In rodents, loss of estradiol (E₂) reduces brown adipose tissue (BAT) metabolic activity. Whether E₂ impacts BAT activity in women is not known. BAT oxidative metabolism was measured in premenopausal (N=27, 35±9 years, body mass index (BMI) = 26.0±5.3 kg/m²) and postmenopausal (N=25, 51±8 years, BMI = 28.0±5.0 kg/m²) women at room temperature (RT) and during acute cold exposure using [¹¹C]-acetate with positron emission tomography coupled with computed tomography (PET/CT).
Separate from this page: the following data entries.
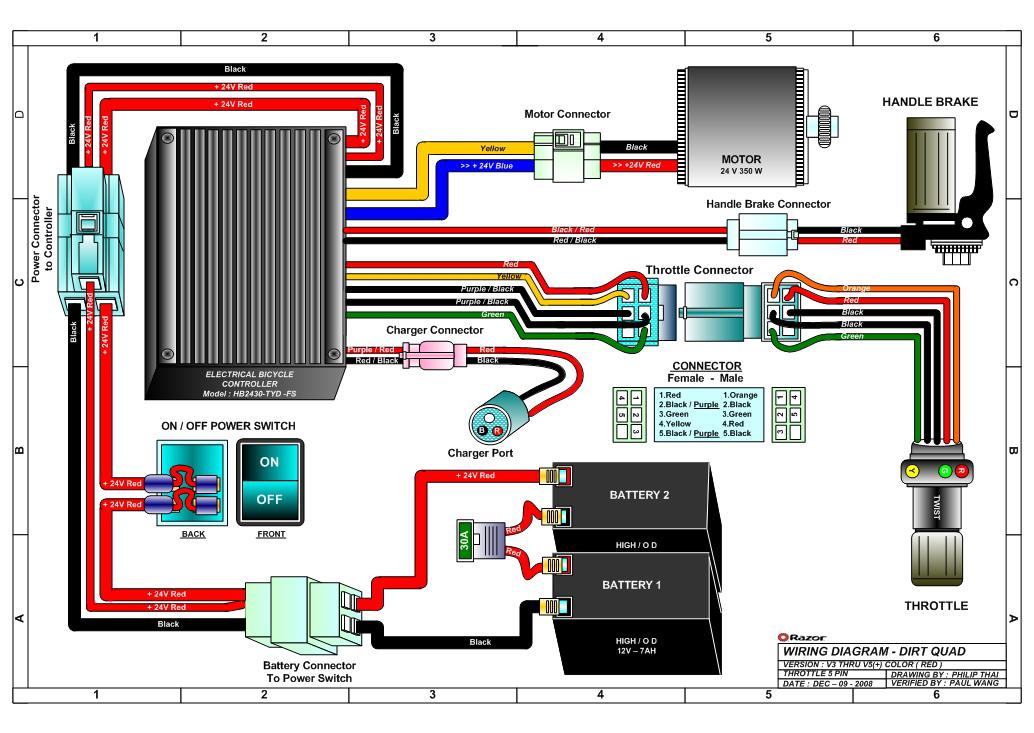Quad Wiring Diagram Wiring Wiring Diagram And Schematics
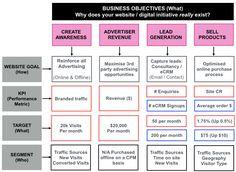How To Write A Killer Digital Marketing Plan   Marketing Plan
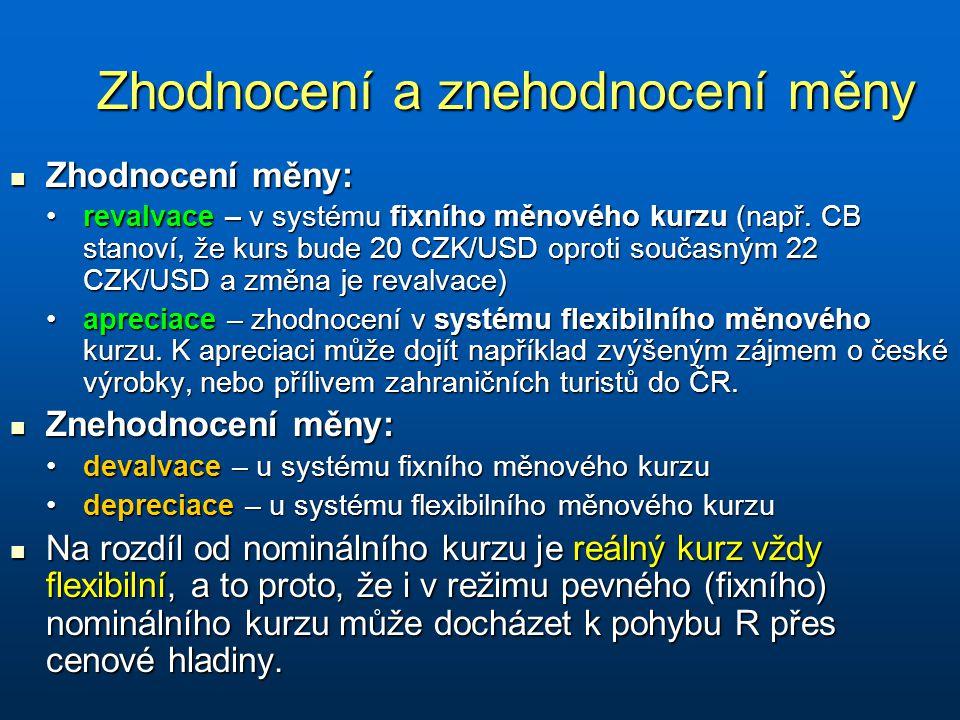 Zhodnocení a znehodnocení měny Zhodnocení měny: Zhodnocení měny: revalvace – v systému fixního měnového kurzu (např. CB stanoví, že kurs bude 20 CZK/U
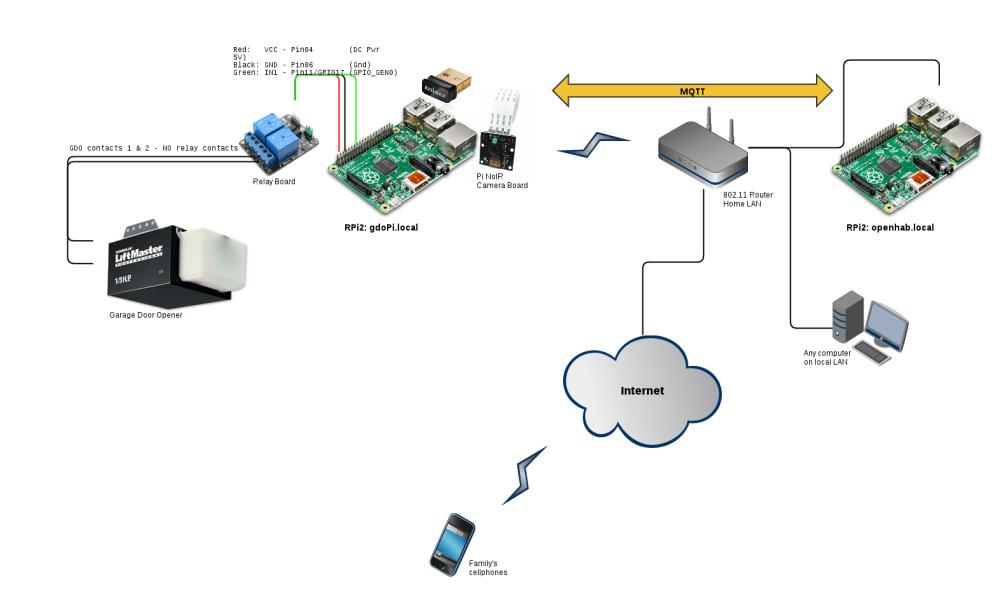medium resolution of python 2 garage door opener wiring diagram
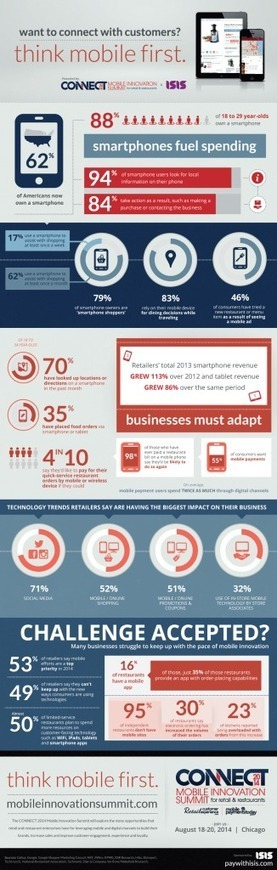 Restaurants Way Behind in Mobile | Restaurant Marketing Tips | Scoop.it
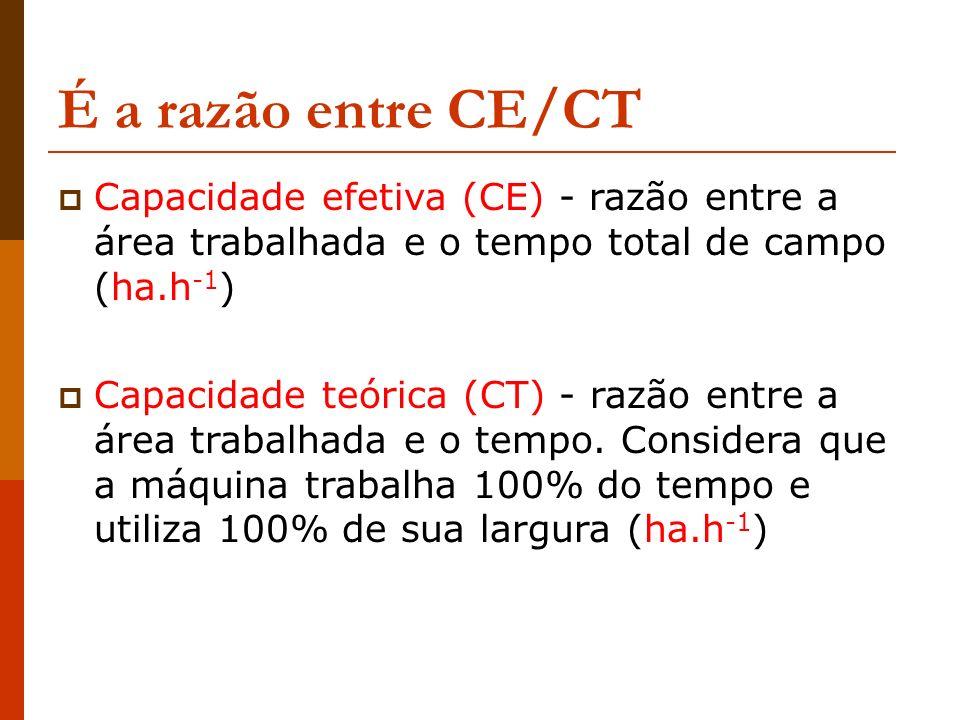 É a razão entre CE/CT Capacidade efetiva (CE) - razão entre a área trabalhada e o tempo total de campo (ha.h -1 ) Capacidade teórica (CT) - razão entr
BAT glucose uptake was also measured during acute cold exposure using 2-deoxy-2-[¹⁸F]fluoro-D-glucose ([¹⁸F]FDG). To isolate the effects of ovarian hormones from biological aging, measurements were repeated in a subset of premenopausal women (N=8, 40±4 years, BMI = 28.0±7.2 kg/m²) after 6 months of gonadotropin-releasing hormone agonist (GnRH_AG) therapy to suppress ovarian hormones. At RT, there was no difference in BAT oxidative metabolism between premenopausal (0.56±0.31^.min^-1) and postmenopausal women (0.63±0.28^.min^-1). During cold exposure, BAT oxidative metabolism (1.28±0.85 vs. 0.91±0.63^.min^-1, P=0.03) and net BAT glucose uptake (84.4±82.5 vs. 29.7±31.4 nmol^.g^-1.min^-1, P<0.01) were higher in premenopausal than postmenopausal women. In premenopausal women who underwent GnRH_AG, cold-stimulated BAT oxidative metabolism was reduced to a similar level (from 1.36±0.66^.min^-1 to 0.91±0.41^.min^-1) to that observed in postmenopausal women (0.91±0.63^.min^-1). These results provide the first evidence in humans that reproductive hormones are associated with BAT oxidative metabolism and suggest that BAT may be a target to attenuate age-related reduction in energy expenditure and maintain metabolic health in postmenopausal women.